▶ [REQUIRED WORK]:
- A) List each sentence Marvin Lewis speaks within quotation marks in the Bengals article.
- B) Write a continuation of the Bengals article, beginning right after its final paragraph.

BEGIN EXCERPTED TEXT

CINCINNATI – They had become addicted to the old way around here. From Chad Johnson or Ochocinco or whoever he was each week to the reclamation of knuckleheads, the old way held the Cincinnati Bengals back, always teasing with false hope. The talent was just good enough to overlook the headaches and there forever lingered the promise of the big winning season that never came.

So when Carson Palmer(notes) said he'd rather retire than remain the team's quarterback, the news hit hard. It would take time to see this really was a gift.

"At what point did Carson quit?" Bengals coach Marvin Lewis asks, repeating a similar question. "At some point last year he decided he didn't want to be here. This didn't happen at the end of the season. There was a point earlier on when he said, 'This isn't the place for me.' "

END EXCERPTED TEXT
BEGIN RECORD LIST

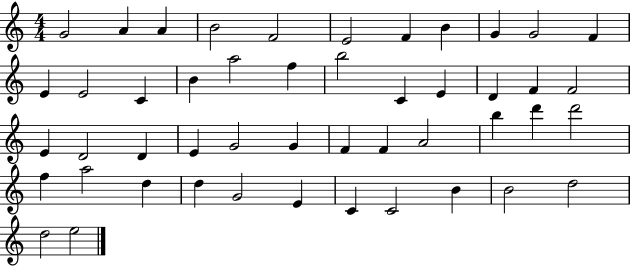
G4/h A4/q A4/q B4/h F4/h E4/h F4/q B4/q G4/q G4/h F4/q E4/q E4/h C4/q B4/q A5/h F5/q B5/h C4/q E4/q D4/q F4/q F4/h E4/q D4/h D4/q E4/q G4/h G4/q F4/q F4/q A4/h B5/q D6/q D6/h F5/q A5/h D5/q D5/q G4/h E4/q C4/q C4/h B4/q B4/h D5/h D5/h E5/h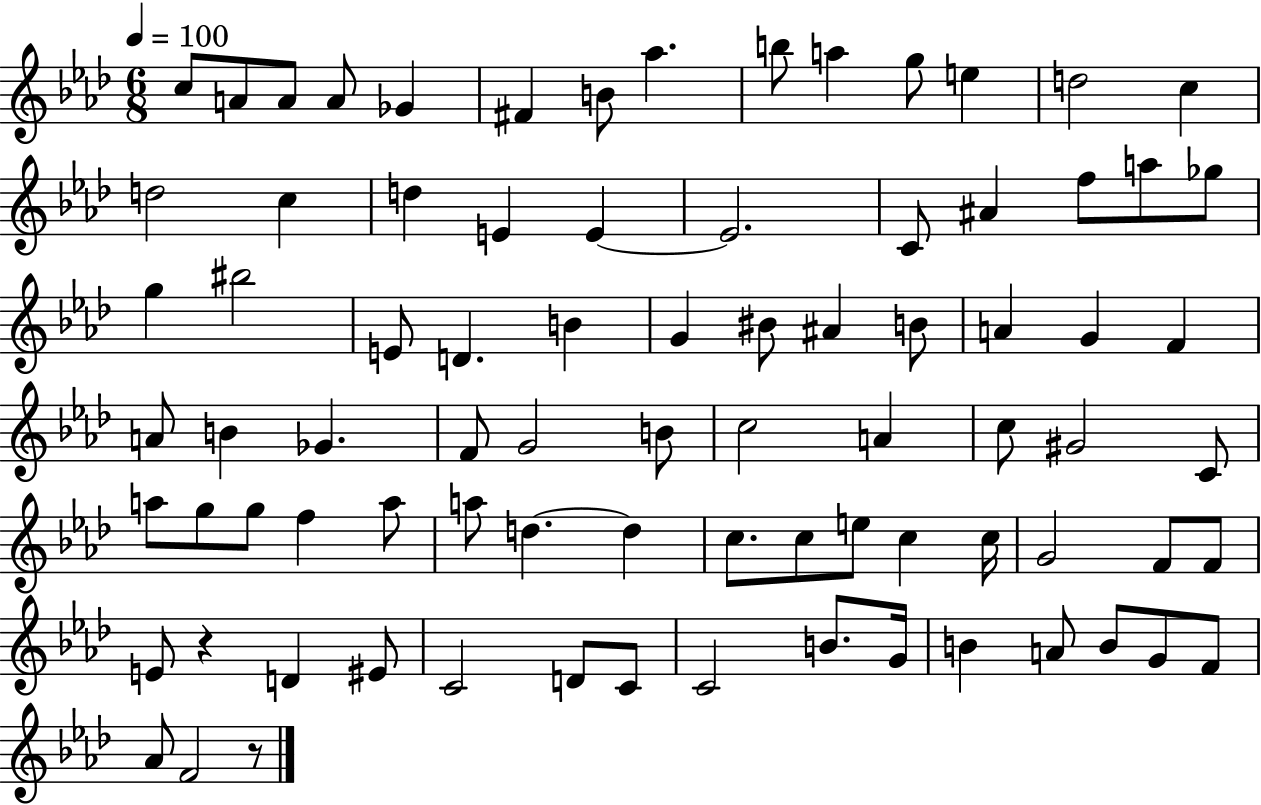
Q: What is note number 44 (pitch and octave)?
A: C5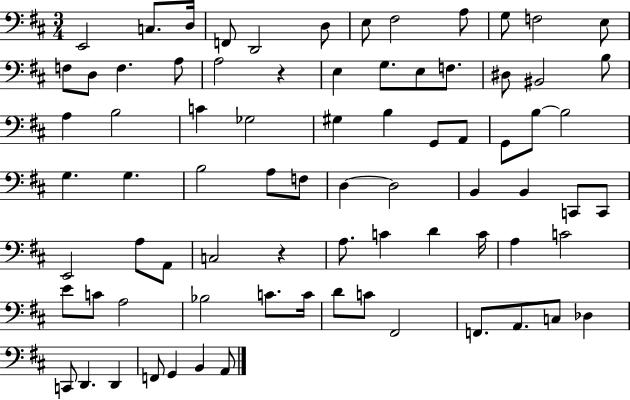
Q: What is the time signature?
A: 3/4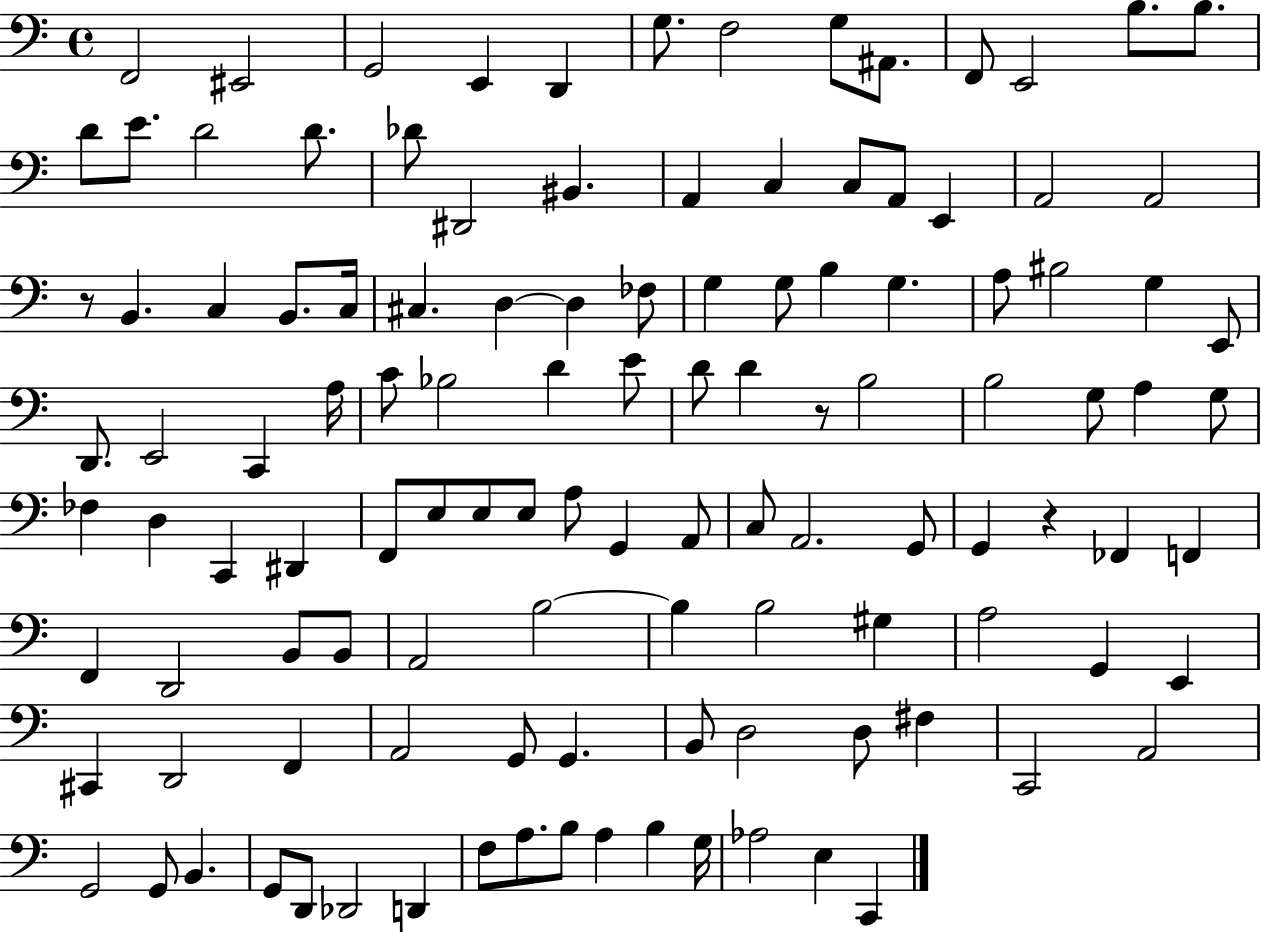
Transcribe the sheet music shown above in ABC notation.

END RECORD LIST

▶ [TASK-BY-TASK RESULTS]:
- A)
"At what point did Carson quit?"
"At some point last year he decided he didn't want to be here."
"This didn't happen at the end of the season."
"There was a point earlier on when he said, 'This isn't the place for me.'"

- B)
Palmer had already given up on them. And if the quarterback who held all the personalities together no longer cared, what was the point in clinging to the old way? For Lewis there was no debate. "We're not talking people into playing," he says. And as soon as Palmer's demand that the team trade or release him became public, the coach was done with everything that had been a part of the old: the drama, the shows, the demands of a few wanting the team to be about them.

As one team official says: "We got rid of all our [expletive]."

And as a result, they found something better.

"I was getting an opportunity a lot of coaches don't get to … and that is a chance to start over at the same place," Lewis says.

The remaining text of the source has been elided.